Metadata-Version: 2.4
Name: revid
Version: 0.1.2
Summary: Simple video restoration for Python
Author-email: Joao Manoel Feck <joaomfeck@gmail.com>
License-Expression: BSD-3-Clause
Project-URL: Homepage, https://github.com/jmfeck/revid
Project-URL: Repository, https://github.com/jmfeck/revid
Project-URL: Issues, https://github.com/jmfeck/revid/issues
Keywords: video,restoration,vhs,ffmpeg,upscale,denoise,deinterlace,realesrgan,gfpgan,demucs,ai
Classifier: Development Status :: 3 - Alpha
Classifier: Intended Audience :: Developers
Classifier: Programming Language :: Python :: 3
Classifier: Programming Language :: Python :: 3.10
Classifier: Programming Language :: Python :: 3.11
Classifier: Programming Language :: Python :: 3.12
Classifier: Programming Language :: Python :: 3.13
Classifier: Topic :: Multimedia :: Video
Classifier: Topic :: Multimedia :: Video :: Conversion
Requires-Python: >=3.10
Description-Content-Type: text/markdown
License-File: LICENSE
Provides-Extra: ai
Requires-Dist: torch; extra == "ai"
Requires-Dist: torchvision; extra == "ai"
Requires-Dist: torchaudio; extra == "ai"
Requires-Dist: realesrgan; extra == "ai"
Requires-Dist: gfpgan; extra == "ai"
Requires-Dist: basicsr; extra == "ai"
Requires-Dist: facexlib; extra == "ai"
Requires-Dist: demucs; extra == "ai"
Provides-Extra: dev
Requires-Dist: pytest; extra == "dev"
Requires-Dist: ruff; extra == "dev"
Provides-Extra: all
Requires-Dist: revid[ai]; extra == "all"
Dynamic: license-file

# revid

[![Tests](https://github.com/jmfeck/revid/actions/workflows/tests.yml/badge.svg)](https://github.com/jmfeck/revid/actions/workflows/tests.yml)
[![Python versions](https://img.shields.io/pypi/pyversions/revid)](https://pypi.org/project/revid/)
[![License](https://img.shields.io/pypi/l/revid)](https://github.com/jmfeck/revid/blob/main/LICENSE)

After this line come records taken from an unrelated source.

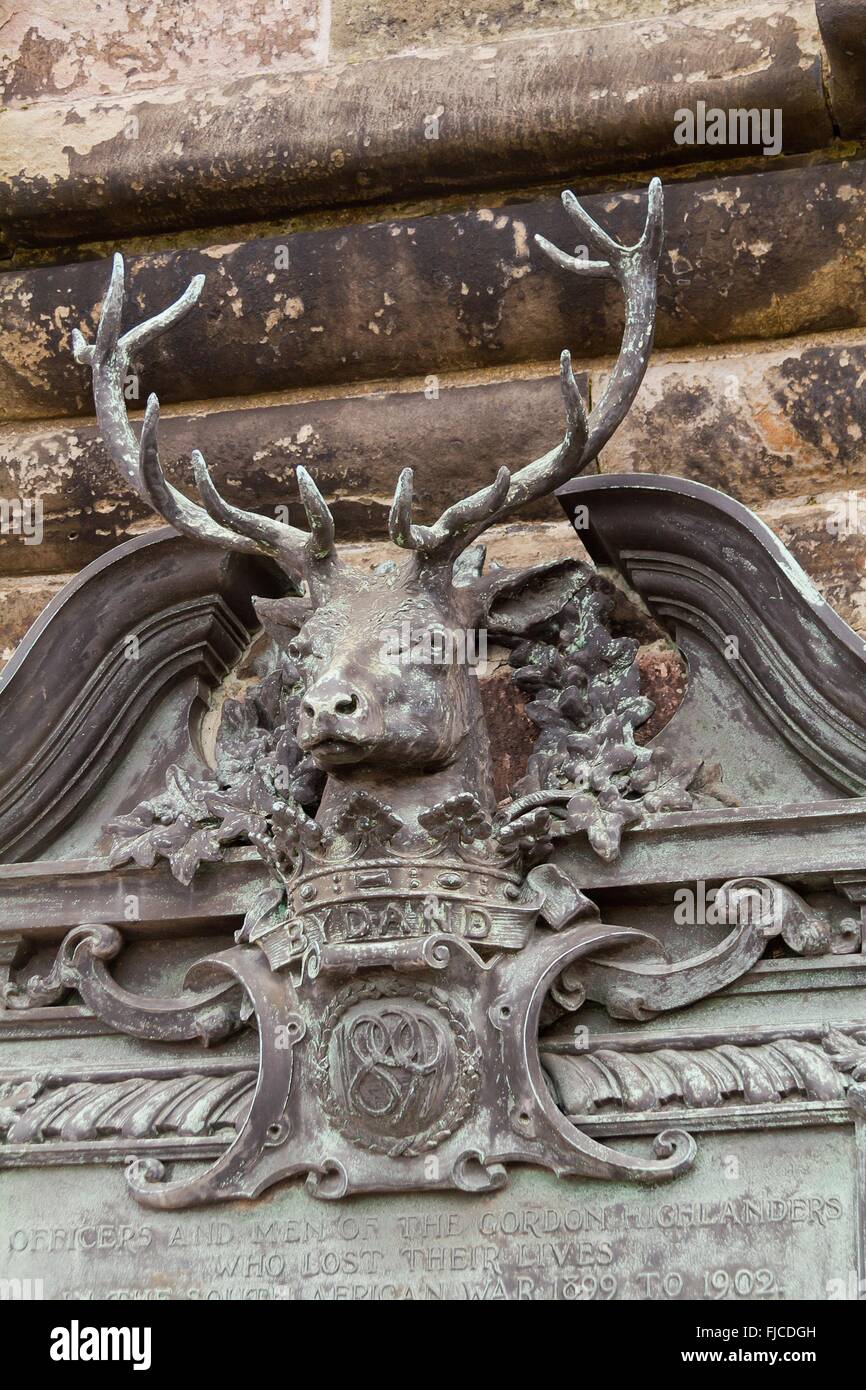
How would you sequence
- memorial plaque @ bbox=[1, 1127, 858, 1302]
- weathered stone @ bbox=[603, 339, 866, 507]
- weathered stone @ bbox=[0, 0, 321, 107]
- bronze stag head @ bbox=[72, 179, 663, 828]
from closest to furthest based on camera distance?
memorial plaque @ bbox=[1, 1127, 858, 1302]
bronze stag head @ bbox=[72, 179, 663, 828]
weathered stone @ bbox=[603, 339, 866, 507]
weathered stone @ bbox=[0, 0, 321, 107]

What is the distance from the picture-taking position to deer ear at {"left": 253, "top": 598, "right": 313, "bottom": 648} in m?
3.44

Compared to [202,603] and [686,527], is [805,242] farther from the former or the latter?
[202,603]

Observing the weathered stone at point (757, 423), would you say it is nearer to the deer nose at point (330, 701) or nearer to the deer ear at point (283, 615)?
the deer ear at point (283, 615)

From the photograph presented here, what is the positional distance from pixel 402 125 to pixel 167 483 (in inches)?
41.8

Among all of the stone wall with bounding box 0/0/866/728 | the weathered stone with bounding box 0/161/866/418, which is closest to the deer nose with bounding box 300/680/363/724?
the stone wall with bounding box 0/0/866/728

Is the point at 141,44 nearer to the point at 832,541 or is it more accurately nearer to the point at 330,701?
the point at 832,541

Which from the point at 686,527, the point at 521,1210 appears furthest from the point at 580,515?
the point at 521,1210

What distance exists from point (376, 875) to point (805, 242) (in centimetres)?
156

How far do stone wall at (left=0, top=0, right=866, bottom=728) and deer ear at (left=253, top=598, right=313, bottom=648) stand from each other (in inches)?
20.0

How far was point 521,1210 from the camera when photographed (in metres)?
3.13

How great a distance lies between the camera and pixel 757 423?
380 centimetres

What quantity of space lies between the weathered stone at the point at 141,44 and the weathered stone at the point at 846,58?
3.91 ft

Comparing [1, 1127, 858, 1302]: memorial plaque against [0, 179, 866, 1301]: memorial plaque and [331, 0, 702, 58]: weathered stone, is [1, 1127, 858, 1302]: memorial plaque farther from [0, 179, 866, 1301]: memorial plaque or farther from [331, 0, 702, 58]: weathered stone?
[331, 0, 702, 58]: weathered stone
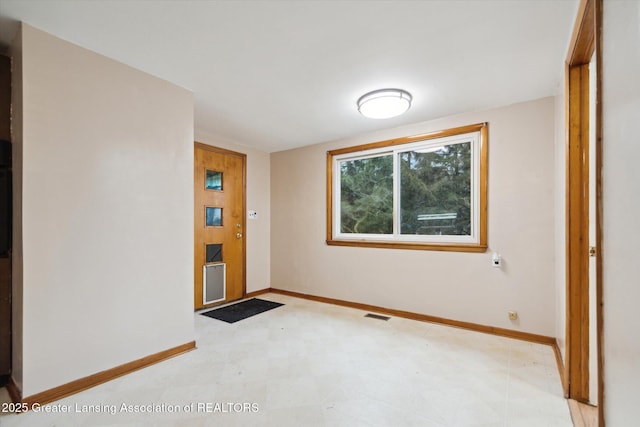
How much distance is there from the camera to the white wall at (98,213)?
1.88 meters

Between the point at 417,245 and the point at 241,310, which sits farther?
the point at 241,310

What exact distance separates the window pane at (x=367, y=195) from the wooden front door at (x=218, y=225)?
4.98 ft

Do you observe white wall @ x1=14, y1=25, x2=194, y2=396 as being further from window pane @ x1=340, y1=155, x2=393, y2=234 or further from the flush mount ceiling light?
window pane @ x1=340, y1=155, x2=393, y2=234

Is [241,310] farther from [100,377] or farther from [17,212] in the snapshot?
[17,212]

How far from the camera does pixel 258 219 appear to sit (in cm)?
479

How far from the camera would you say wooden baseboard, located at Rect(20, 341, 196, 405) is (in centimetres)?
188

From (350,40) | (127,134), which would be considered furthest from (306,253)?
(350,40)

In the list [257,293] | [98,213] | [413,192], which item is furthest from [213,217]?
[413,192]

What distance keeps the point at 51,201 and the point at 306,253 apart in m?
3.09

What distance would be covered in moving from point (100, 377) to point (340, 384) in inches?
65.9

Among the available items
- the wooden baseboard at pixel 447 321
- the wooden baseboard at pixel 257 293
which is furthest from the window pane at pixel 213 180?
the wooden baseboard at pixel 447 321

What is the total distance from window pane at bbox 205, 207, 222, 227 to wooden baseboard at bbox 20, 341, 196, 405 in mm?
1759

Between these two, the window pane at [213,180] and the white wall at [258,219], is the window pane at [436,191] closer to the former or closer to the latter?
the white wall at [258,219]

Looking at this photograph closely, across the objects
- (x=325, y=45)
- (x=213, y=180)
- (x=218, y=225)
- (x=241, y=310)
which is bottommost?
(x=241, y=310)
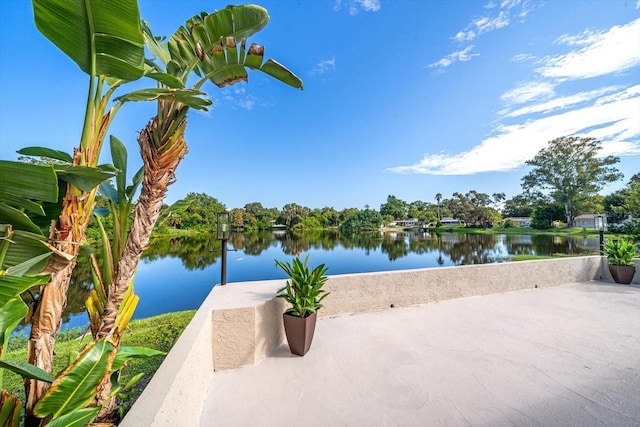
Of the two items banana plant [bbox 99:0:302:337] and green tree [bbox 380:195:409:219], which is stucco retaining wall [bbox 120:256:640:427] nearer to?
banana plant [bbox 99:0:302:337]

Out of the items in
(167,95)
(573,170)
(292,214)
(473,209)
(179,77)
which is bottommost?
(167,95)

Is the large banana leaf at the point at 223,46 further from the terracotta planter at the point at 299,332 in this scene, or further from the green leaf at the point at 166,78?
the terracotta planter at the point at 299,332

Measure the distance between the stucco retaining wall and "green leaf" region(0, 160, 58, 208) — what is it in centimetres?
88

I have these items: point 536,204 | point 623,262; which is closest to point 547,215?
point 536,204

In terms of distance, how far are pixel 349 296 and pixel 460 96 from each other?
9202 millimetres

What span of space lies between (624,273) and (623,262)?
22 cm

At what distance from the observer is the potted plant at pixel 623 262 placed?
440 centimetres

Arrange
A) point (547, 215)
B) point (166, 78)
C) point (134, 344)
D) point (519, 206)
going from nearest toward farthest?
point (166, 78) → point (134, 344) → point (547, 215) → point (519, 206)

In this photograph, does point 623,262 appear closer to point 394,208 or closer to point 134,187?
point 134,187

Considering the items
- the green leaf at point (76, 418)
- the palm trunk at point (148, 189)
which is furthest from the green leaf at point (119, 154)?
the green leaf at point (76, 418)

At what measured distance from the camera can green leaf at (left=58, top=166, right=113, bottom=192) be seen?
2.87ft

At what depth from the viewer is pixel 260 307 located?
2059mm

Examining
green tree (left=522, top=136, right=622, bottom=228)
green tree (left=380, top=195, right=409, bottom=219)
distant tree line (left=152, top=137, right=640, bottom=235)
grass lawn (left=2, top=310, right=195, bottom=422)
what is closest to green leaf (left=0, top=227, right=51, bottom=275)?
grass lawn (left=2, top=310, right=195, bottom=422)

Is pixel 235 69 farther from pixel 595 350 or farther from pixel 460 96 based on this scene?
pixel 460 96
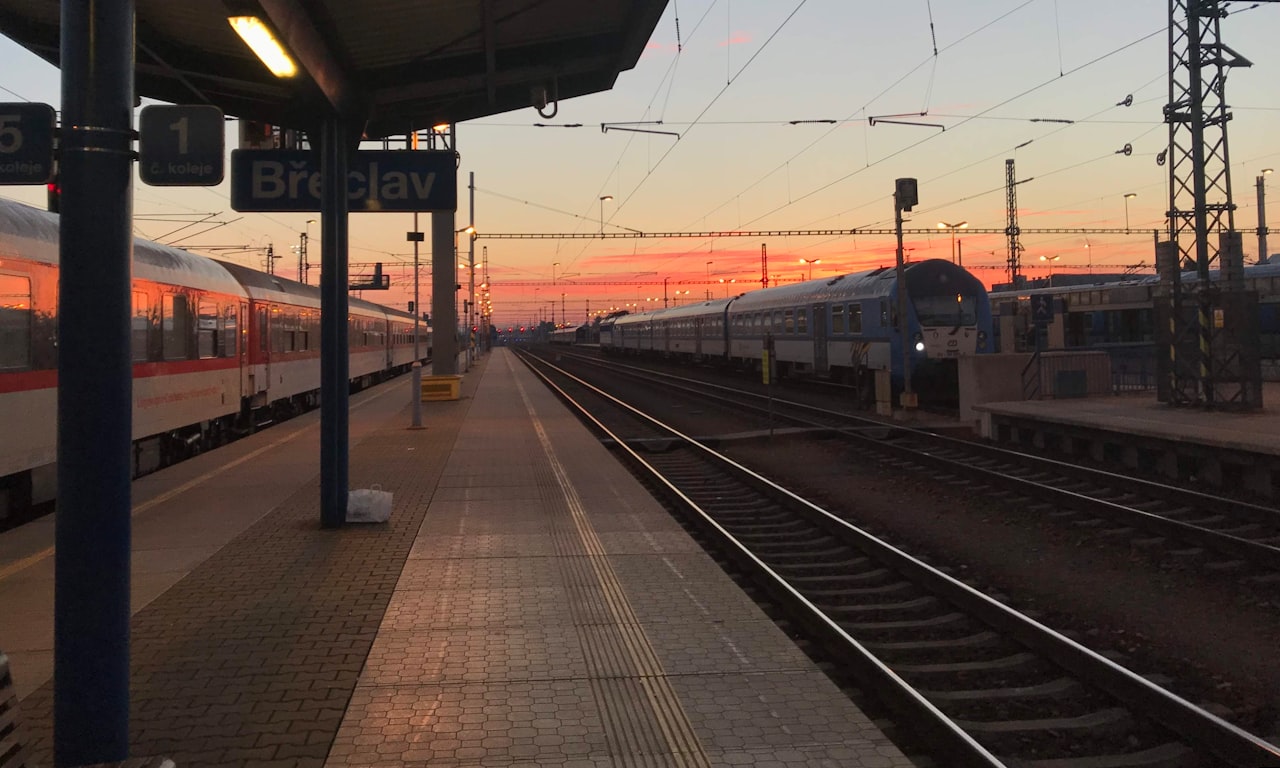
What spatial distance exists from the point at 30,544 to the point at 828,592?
6.69 m

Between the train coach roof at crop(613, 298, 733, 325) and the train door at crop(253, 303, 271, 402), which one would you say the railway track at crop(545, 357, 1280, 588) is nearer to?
the train door at crop(253, 303, 271, 402)

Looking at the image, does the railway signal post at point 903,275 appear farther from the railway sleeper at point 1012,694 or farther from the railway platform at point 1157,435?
the railway sleeper at point 1012,694

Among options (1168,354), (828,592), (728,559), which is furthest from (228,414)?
(1168,354)

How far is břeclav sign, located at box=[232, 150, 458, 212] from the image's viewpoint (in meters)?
9.04

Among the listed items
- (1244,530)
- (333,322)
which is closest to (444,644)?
(333,322)

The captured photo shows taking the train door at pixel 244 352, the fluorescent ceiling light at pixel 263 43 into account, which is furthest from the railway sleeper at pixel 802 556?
the train door at pixel 244 352

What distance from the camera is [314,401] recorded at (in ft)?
80.7

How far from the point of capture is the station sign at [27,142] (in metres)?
3.55

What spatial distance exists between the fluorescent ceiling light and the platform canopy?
7 cm

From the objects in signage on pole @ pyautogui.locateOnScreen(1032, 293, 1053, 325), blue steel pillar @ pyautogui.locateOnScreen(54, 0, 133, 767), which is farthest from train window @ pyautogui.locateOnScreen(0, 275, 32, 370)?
signage on pole @ pyautogui.locateOnScreen(1032, 293, 1053, 325)

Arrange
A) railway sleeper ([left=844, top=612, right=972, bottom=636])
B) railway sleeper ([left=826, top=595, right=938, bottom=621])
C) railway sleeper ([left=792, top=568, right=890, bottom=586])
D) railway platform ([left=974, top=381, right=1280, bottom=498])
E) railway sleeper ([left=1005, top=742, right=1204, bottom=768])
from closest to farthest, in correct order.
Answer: railway sleeper ([left=1005, top=742, right=1204, bottom=768]), railway sleeper ([left=844, top=612, right=972, bottom=636]), railway sleeper ([left=826, top=595, right=938, bottom=621]), railway sleeper ([left=792, top=568, right=890, bottom=586]), railway platform ([left=974, top=381, right=1280, bottom=498])

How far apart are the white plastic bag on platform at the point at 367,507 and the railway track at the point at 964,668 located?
3048mm

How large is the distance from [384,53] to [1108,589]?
24.0 feet

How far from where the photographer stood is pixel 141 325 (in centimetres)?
1179
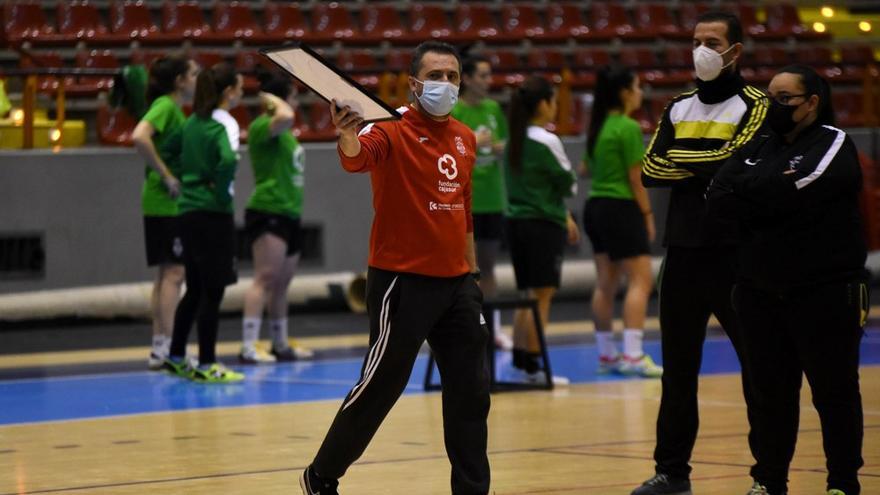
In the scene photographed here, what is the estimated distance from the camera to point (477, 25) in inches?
846

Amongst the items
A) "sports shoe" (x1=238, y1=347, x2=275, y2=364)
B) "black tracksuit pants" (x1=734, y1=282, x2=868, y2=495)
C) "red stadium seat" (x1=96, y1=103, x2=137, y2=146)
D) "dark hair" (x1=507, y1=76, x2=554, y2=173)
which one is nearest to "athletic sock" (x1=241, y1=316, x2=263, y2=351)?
"sports shoe" (x1=238, y1=347, x2=275, y2=364)

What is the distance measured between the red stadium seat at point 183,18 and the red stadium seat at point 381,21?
2112 mm

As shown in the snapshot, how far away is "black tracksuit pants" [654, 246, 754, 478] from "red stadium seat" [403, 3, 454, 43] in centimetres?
1347

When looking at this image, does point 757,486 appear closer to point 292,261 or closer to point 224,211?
point 224,211

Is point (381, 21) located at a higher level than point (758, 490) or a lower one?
higher

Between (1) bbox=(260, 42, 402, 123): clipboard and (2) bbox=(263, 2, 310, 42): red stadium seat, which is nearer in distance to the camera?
(1) bbox=(260, 42, 402, 123): clipboard

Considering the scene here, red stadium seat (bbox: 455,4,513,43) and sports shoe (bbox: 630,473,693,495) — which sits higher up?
red stadium seat (bbox: 455,4,513,43)

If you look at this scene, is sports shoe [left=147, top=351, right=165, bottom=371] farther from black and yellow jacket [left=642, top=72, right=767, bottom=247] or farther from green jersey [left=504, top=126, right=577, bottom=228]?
black and yellow jacket [left=642, top=72, right=767, bottom=247]

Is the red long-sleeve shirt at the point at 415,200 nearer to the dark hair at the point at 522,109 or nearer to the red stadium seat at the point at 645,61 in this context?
the dark hair at the point at 522,109

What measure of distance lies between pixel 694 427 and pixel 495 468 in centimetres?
118

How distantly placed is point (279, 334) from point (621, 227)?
307 cm

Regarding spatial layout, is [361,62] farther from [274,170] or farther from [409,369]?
[409,369]

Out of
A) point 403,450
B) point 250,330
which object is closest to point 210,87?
point 250,330

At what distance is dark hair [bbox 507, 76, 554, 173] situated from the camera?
37.9ft
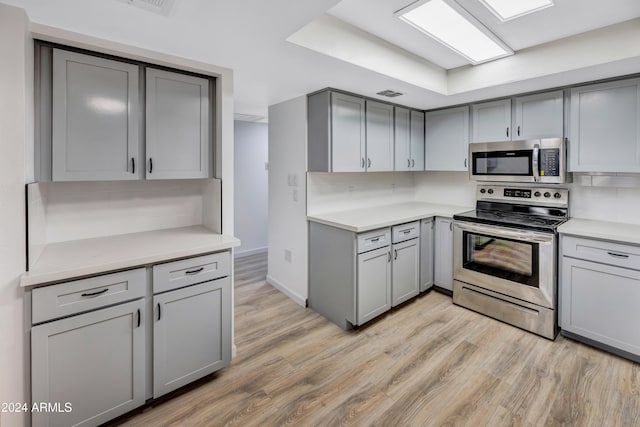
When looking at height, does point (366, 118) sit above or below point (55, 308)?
above

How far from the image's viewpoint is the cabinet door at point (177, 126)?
1961 mm

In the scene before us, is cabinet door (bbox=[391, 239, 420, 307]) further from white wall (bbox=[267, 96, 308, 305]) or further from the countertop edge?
the countertop edge

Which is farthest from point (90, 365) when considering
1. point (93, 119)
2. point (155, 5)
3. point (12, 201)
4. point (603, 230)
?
point (603, 230)

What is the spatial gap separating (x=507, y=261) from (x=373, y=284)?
4.04ft

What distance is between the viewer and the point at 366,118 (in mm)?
3150

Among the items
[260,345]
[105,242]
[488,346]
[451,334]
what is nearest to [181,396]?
[260,345]

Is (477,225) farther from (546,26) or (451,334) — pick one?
(546,26)

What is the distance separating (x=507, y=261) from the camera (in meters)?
2.78

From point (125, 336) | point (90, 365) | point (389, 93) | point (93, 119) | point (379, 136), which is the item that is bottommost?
point (90, 365)

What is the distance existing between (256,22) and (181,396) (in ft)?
7.37

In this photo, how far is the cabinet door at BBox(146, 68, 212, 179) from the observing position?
1.96 meters

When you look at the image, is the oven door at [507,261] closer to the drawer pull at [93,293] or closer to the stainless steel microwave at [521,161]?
the stainless steel microwave at [521,161]

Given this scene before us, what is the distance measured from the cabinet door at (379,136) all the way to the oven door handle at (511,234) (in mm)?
1027

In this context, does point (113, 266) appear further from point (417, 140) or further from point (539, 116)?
point (539, 116)
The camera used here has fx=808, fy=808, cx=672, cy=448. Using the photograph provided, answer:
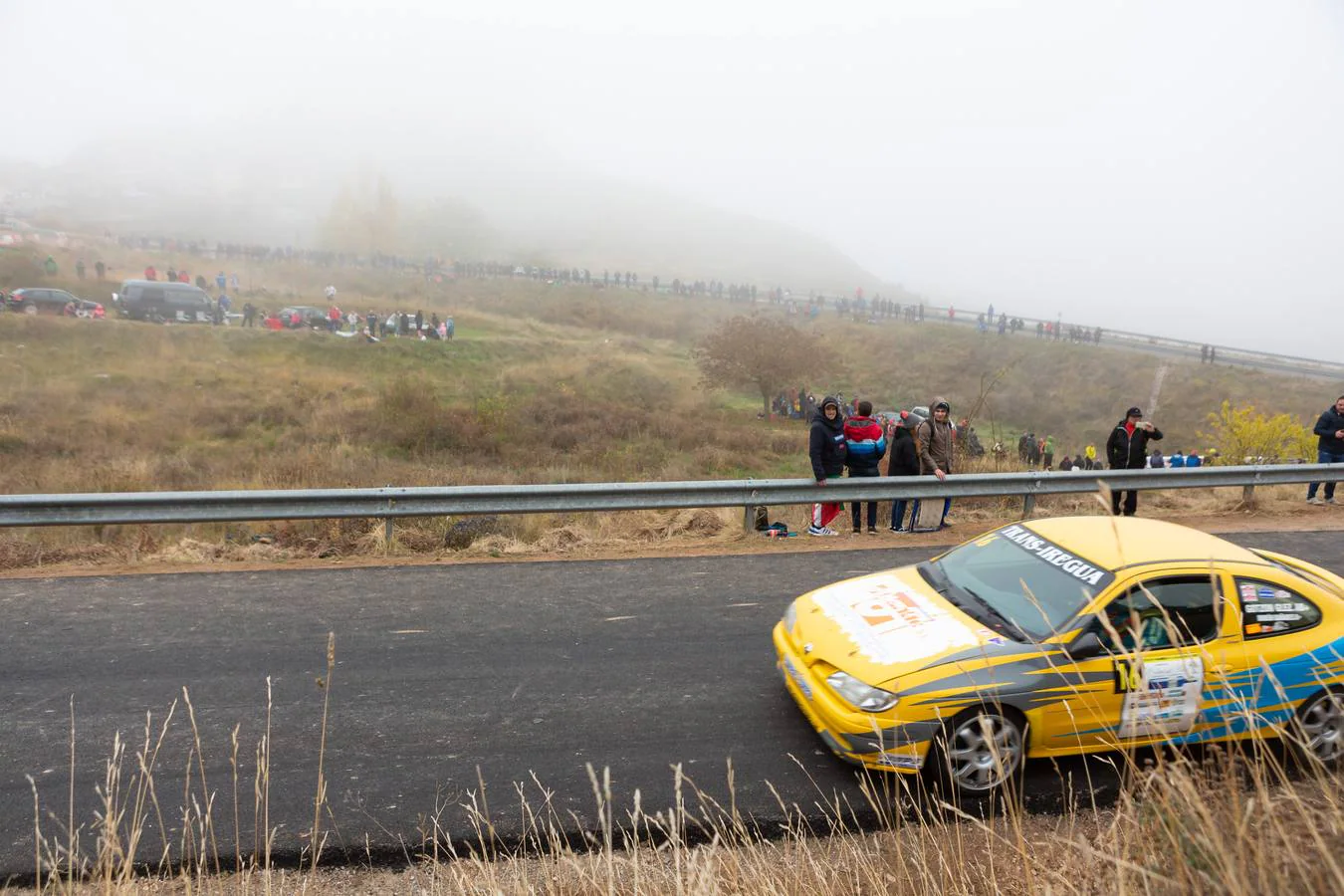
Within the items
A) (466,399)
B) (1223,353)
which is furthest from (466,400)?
(1223,353)

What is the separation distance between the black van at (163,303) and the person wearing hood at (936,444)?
1423 inches

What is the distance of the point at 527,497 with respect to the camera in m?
9.37

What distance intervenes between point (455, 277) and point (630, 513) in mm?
66057

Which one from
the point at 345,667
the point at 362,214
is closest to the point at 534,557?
the point at 345,667

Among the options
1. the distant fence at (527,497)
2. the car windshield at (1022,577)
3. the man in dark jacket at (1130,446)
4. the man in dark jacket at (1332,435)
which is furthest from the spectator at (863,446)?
the man in dark jacket at (1332,435)

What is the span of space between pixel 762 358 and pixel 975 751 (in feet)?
91.6

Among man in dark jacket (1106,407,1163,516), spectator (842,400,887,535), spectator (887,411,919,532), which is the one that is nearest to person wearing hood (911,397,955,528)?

Simple video restoration for Python. Load a video, chain restoration filters, export. That's it.

Built for restoring VHS tapes, old camcorder footage, digitized film, and any degraded video. Uses FFmpeg for fast classic filters, with optional AI-powered models for superior quality.

## Installation

```bash
pip install revid
```

With optional extras:

```bash
pip install revid[ai]   # AI-powered restoration (Real-ESRGAN, GFPGAN, Demucs, etc.)
pip install revid[all]  # everything
```

Requires [FFmpeg](https://ffmpeg.org/) installed and available in your system PATH.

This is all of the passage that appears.